(PROVIDED MATERIAL Opens)

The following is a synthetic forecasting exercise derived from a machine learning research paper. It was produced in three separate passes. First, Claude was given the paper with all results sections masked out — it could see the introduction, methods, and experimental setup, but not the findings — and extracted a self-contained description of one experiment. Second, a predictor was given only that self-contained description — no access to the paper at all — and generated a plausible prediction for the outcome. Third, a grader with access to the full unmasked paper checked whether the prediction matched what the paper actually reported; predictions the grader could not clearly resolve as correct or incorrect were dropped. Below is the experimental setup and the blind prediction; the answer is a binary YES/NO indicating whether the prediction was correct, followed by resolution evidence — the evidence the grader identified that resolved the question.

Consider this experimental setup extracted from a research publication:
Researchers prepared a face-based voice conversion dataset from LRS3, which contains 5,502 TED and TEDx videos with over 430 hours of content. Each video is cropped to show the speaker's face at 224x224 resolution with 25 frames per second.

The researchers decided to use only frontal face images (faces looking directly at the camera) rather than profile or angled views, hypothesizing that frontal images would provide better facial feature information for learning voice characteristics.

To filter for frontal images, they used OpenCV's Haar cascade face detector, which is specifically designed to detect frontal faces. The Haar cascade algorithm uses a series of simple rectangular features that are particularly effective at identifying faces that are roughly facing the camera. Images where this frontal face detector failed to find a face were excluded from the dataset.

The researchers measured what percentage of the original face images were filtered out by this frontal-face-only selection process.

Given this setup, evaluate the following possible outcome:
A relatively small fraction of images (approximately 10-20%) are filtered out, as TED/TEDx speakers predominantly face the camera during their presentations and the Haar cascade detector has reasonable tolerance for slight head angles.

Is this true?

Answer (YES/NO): YES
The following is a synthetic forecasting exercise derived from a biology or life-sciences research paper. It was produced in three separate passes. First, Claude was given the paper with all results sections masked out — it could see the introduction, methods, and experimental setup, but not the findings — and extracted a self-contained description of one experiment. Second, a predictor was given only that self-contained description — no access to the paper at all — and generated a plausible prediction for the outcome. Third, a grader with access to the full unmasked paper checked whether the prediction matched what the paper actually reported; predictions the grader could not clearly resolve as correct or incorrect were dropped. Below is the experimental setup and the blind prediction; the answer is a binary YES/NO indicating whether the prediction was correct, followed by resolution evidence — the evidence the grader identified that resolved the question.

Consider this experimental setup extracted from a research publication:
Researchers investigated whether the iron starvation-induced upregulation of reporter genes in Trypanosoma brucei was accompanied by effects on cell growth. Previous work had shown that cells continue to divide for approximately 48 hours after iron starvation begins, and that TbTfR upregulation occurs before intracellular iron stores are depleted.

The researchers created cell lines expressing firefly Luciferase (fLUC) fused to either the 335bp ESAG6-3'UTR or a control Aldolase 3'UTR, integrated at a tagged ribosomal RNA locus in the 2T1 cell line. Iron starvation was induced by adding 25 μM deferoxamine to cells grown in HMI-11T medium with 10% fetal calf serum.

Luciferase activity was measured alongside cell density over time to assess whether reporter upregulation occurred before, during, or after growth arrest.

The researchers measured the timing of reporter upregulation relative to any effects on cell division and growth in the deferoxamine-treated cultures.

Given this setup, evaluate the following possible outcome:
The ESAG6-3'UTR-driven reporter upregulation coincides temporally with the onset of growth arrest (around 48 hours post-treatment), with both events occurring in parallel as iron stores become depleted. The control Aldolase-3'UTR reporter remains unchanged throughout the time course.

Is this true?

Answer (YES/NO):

(PROVIDED MATERIAL Closes)

## ABOUT THIS TASK
Reprint the entries above in full, exactly as they are.

## EXERCISE RESULT
The following is a synthetic forecasting exercise derived from a machine learning research paper. It was produced in three separate passes. First, Claude was given the paper with all results sections masked out — it could see the introduction, methods, and experimental setup, but not the findings — and extracted a self-contained description of one experiment. Second, a predictor was given only that self-contained description — no access to the paper at all — and generated a plausible prediction for the outcome. Third, a grader with access to the full unmasked paper checked whether the prediction matched what the paper actually reported; predictions the grader could not clearly resolve as correct or incorrect were dropped. Below is the experimental setup and the blind prediction; the answer is a binary YES/NO indicating whether the prediction was correct, followed by resolution evidence — the evidence the grader identified that resolved the question.

Consider this experimental setup extracted from a research publication:
Researchers prepared a face-based voice conversion dataset from LRS3, which contains 5,502 TED and TEDx videos with over 430 hours of content. Each video is cropped to show the speaker's face at 224x224 resolution with 25 frames per second.

The researchers decided to use only frontal face images (faces looking directly at the camera) rather than profile or angled views, hypothesizing that frontal images would provide better facial feature information for learning voice characteristics.

To filter for frontal images, they used OpenCV's Haar cascade face detector, which is specifically designed to detect frontal faces. The Haar cascade algorithm uses a series of simple rectangular features that are particularly effective at identifying faces that are roughly facing the camera. Images where this frontal face detector failed to find a face were excluded from the dataset.

The researchers measured what percentage of the original face images were filtered out by this frontal-face-only selection process.

Given this setup, evaluate the following possible outcome:
A relatively small fraction of images (approximately 10-20%) are filtered out, as TED/TEDx speakers predominantly face the camera during their presentations and the Haar cascade detector has reasonable tolerance for slight head angles.

Is this true?

Answer (YES/NO): YES
The following is a synthetic forecasting exercise derived from a biology or life-sciences research paper. It was produced in three separate passes. First, Claude was given the paper with all results sections masked out — it could see the introduction, methods, and experimental setup, but not the findings — and extracted a self-contained description of one experiment. Second, a predictor was given only that self-contained description — no access to the paper at all — and generated a plausible prediction for the outcome. Third, a grader with access to the full unmasked paper checked whether the prediction matched what the paper actually reported; predictions the grader could not clearly resolve as correct or incorrect were dropped. Below is the experimental setup and the blind prediction; the answer is a binary YES/NO indicating whether the prediction was correct, followed by resolution evidence — the evidence the grader identified that resolved the question.

Consider this experimental setup extracted from a research publication:
Researchers investigated whether the iron starvation-induced upregulation of reporter genes in Trypanosoma brucei was accompanied by effects on cell growth. Previous work had shown that cells continue to divide for approximately 48 hours after iron starvation begins, and that TbTfR upregulation occurs before intracellular iron stores are depleted.

The researchers created cell lines expressing firefly Luciferase (fLUC) fused to either the 335bp ESAG6-3'UTR or a control Aldolase 3'UTR, integrated at a tagged ribosomal RNA locus in the 2T1 cell line. Iron starvation was induced by adding 25 μM deferoxamine to cells grown in HMI-11T medium with 10% fetal calf serum.

Luciferase activity was measured alongside cell density over time to assess whether reporter upregulation occurred before, during, or after growth arrest.

The researchers measured the timing of reporter upregulation relative to any effects on cell division and growth in the deferoxamine-treated cultures.

Given this setup, evaluate the following possible outcome:
The ESAG6-3'UTR-driven reporter upregulation coincides temporally with the onset of growth arrest (around 48 hours post-treatment), with both events occurring in parallel as iron stores become depleted. The control Aldolase-3'UTR reporter remains unchanged throughout the time course.

Is this true?

Answer (YES/NO):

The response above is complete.